[Reading passage]
Let me know where your favorite place to hike is located in the comments section!

Check out the Facebook page How to do the Ozarks and Instagram htdto2020 for more pictures and places to visit!

What’s in Your Backpack?

This whole month I’ve been considering the troubles we avid adventurers can get into and how to minimize the risks when we camp, kayak, canoe and hike.  Sometimes you can do everything right and still end up in a bad situation, needing basic supplies.

With that in mind, I sent a text to my son, Cole, and asked him to take a picture of what he considers essential for his hikes-some of which are overnight hikes.  He takes an inner frame backpack on overnight hikes.  The bass doesn’t go with.  Here is what he sent me:

What's in Your Backpack?

[Activities]
• a. In the hiking text, rewrite the paragraph beginning "This whole month" more briefly, keeping its main facts.
• b. Write out the hiking text again from "Let me know" to "What’s in Your Backpack?", swapping "hike" for "camp".

[Records provided]

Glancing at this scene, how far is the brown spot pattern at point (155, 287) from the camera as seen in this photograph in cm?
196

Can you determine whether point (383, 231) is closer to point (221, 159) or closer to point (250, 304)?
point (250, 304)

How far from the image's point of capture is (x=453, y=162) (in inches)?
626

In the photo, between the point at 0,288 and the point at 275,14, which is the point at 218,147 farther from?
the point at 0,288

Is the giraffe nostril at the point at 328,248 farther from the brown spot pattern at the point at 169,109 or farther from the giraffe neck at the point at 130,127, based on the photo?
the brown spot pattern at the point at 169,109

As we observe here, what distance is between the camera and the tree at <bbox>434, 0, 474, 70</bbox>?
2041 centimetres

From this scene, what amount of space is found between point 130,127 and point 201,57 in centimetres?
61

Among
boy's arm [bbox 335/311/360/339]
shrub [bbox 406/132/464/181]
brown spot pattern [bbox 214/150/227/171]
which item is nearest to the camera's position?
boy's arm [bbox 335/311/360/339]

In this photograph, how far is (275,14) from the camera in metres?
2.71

[Task-by-task results]
• a. All month the writer has thought about the trouble avid adventurers can get into and how to lower the risks of camping, kayaking, canoeing and hiking. Even when you do everything right, you can still end up in a bad situation that calls for basic supplies.

• b.
Let me know where your favorite place to camp is located in the comments section!

Check out the Facebook page How to do the Ozarks and Instagram htdto2020 for more pictures and places to visit!

What’s in Your Backpack?